§ **PROVIDED INFORMATION**

**********

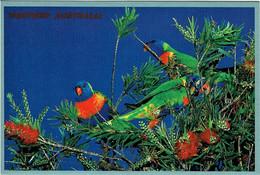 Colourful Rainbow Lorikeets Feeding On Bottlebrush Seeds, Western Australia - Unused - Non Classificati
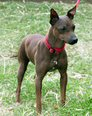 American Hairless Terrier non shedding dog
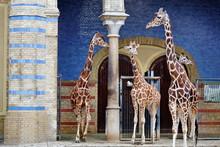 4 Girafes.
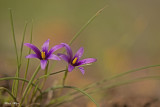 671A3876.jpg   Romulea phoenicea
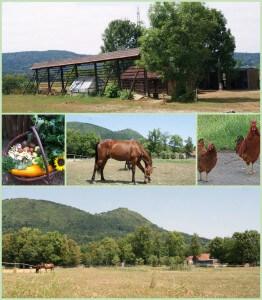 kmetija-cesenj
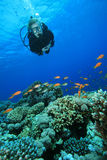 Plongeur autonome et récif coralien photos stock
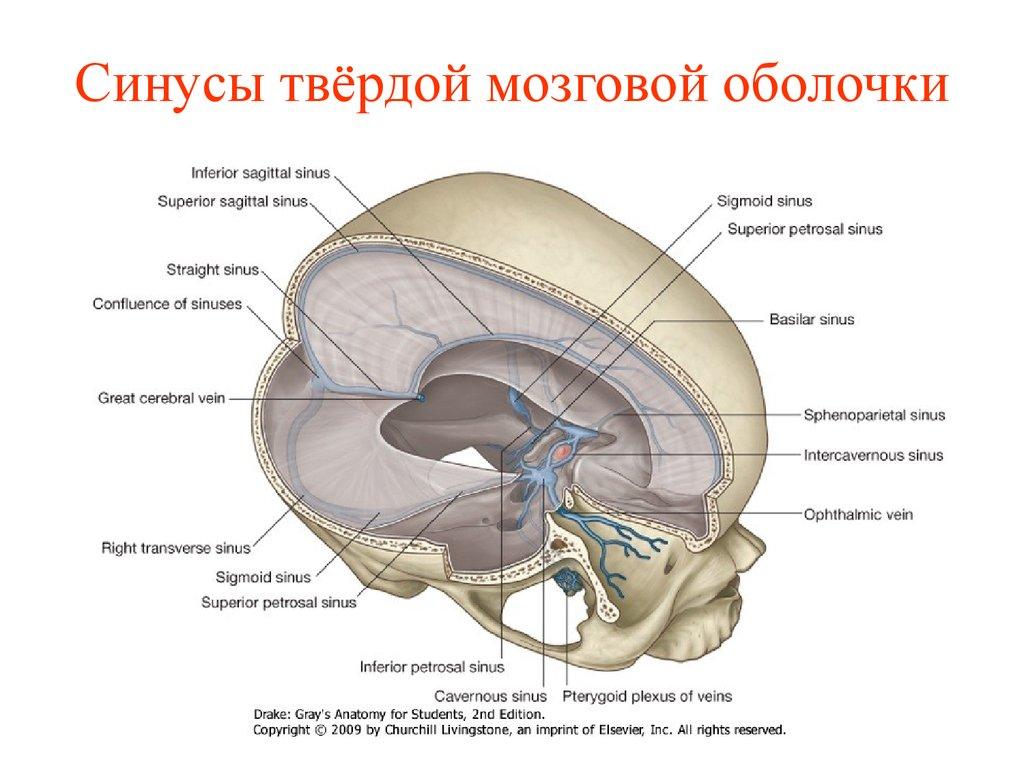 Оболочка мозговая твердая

**********

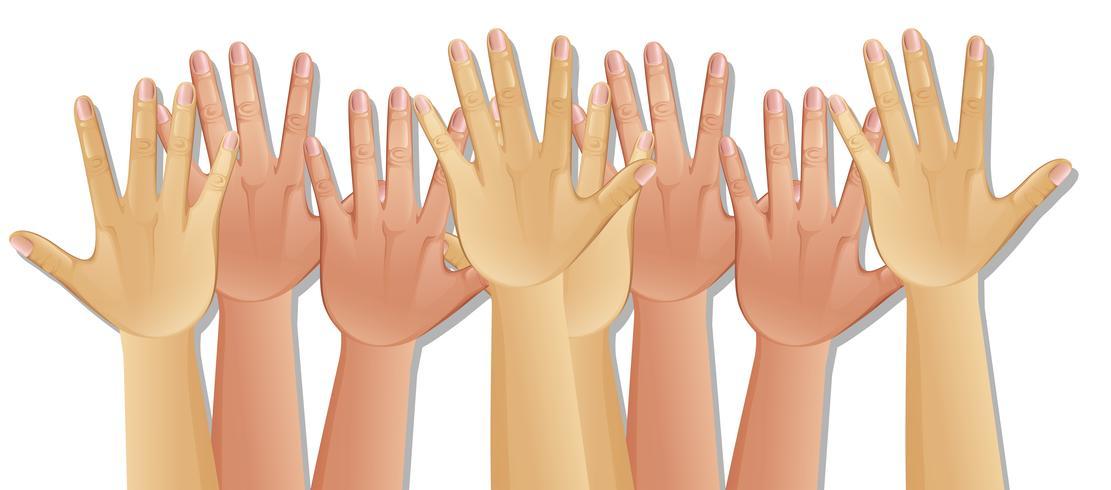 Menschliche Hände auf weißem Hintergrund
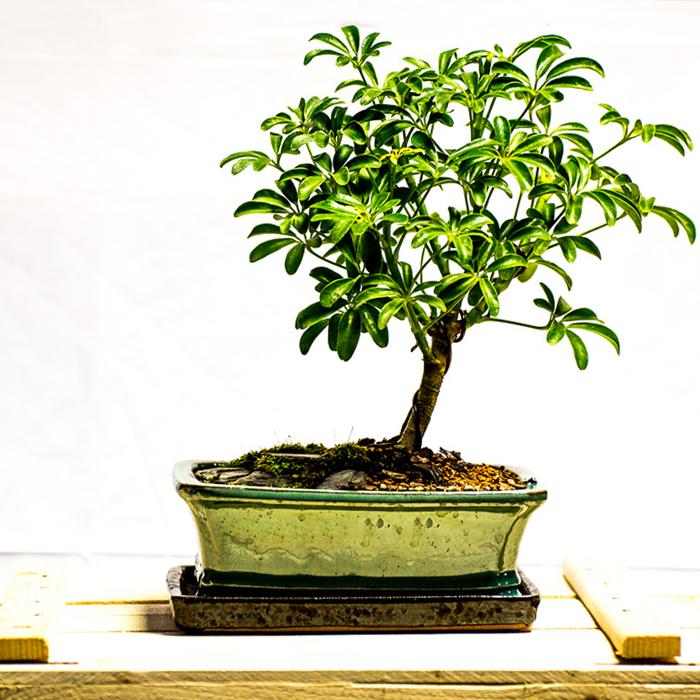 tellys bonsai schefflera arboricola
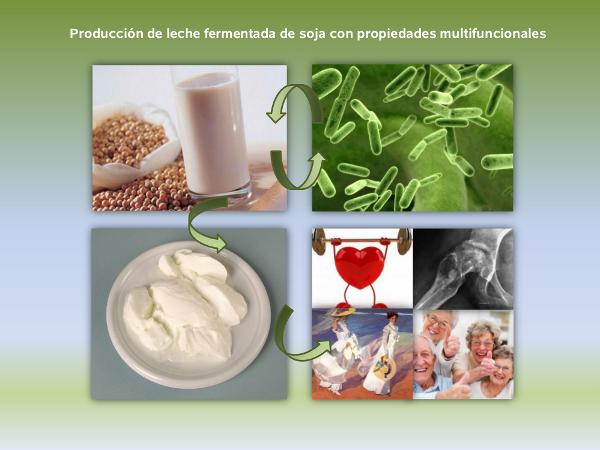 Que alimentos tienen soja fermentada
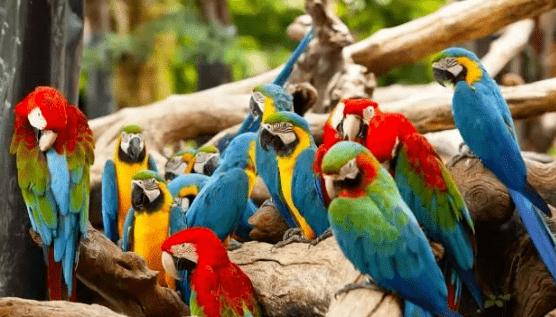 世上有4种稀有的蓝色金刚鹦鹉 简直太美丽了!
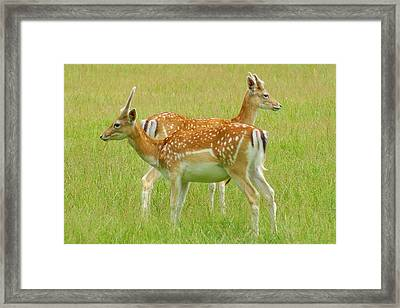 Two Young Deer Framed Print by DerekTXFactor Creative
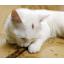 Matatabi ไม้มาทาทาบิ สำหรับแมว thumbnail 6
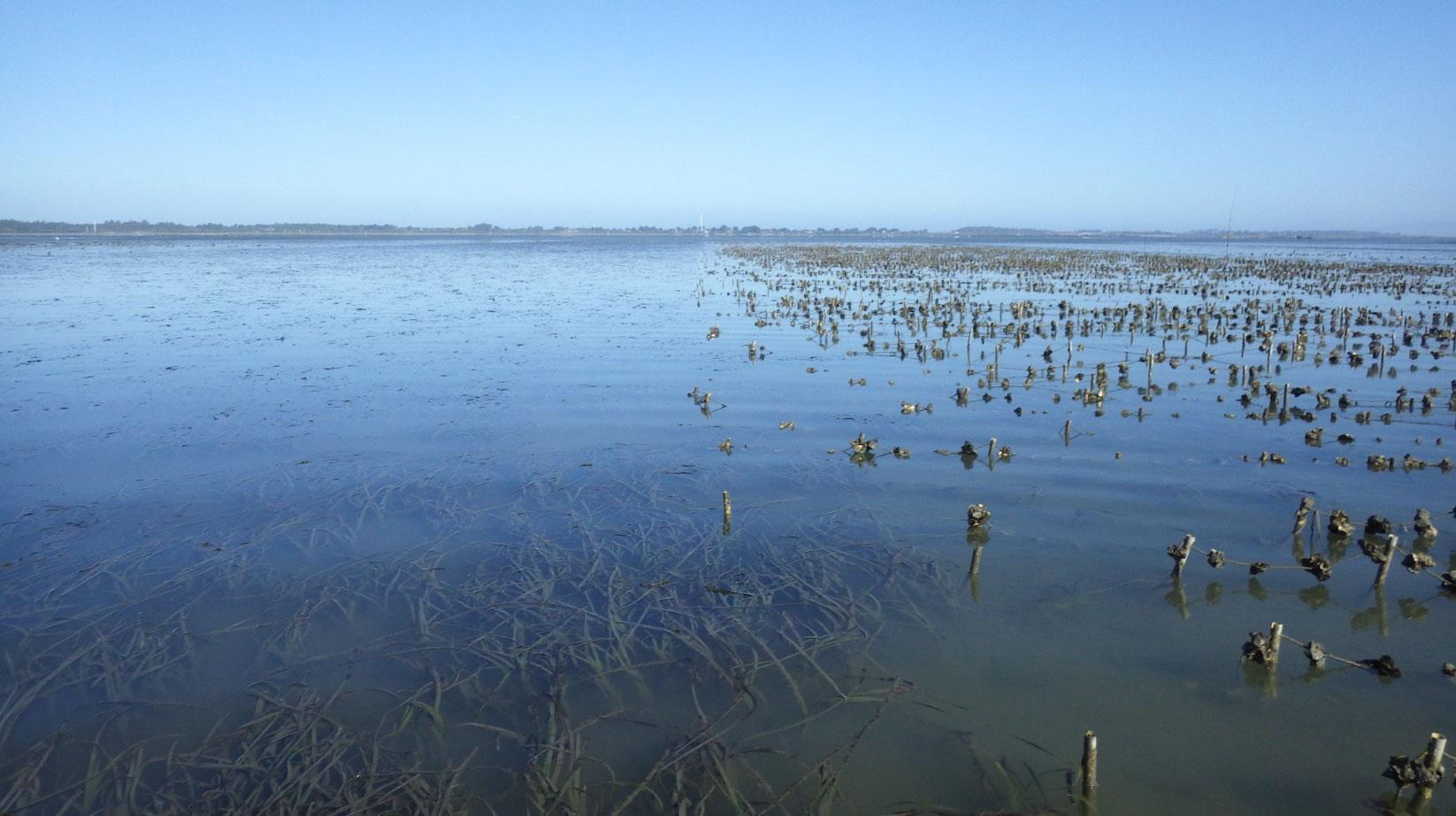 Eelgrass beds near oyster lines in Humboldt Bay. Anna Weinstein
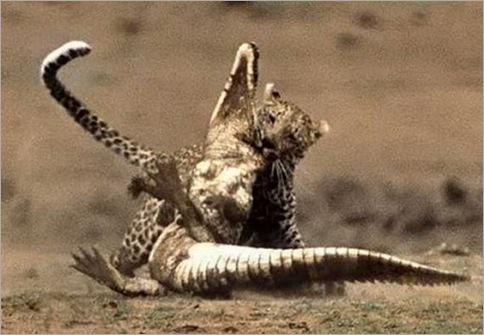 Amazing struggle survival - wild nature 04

**********

§ **ABOUT THIS TASK**
From the records above, transcribe only the stretch from the line with "Colourful Rainbow Lorikeets" through the line with "Оболочка мозговая твердая", keeping both ends. Omit pictures.

§ **YOUR RESPONSE**
 Colourful Rainbow Lorikeets Feeding On Bottlebrush Seeds, Western Australia - Unused - Non Classificati
 American Hairless Terrier non shedding dog
 4 Girafes.
 671A3876.jpg   Romulea phoenicea
 kmetija-cesenj
 Plongeur autonome et récif coralien photos stock
 Оболочка мозговая твердая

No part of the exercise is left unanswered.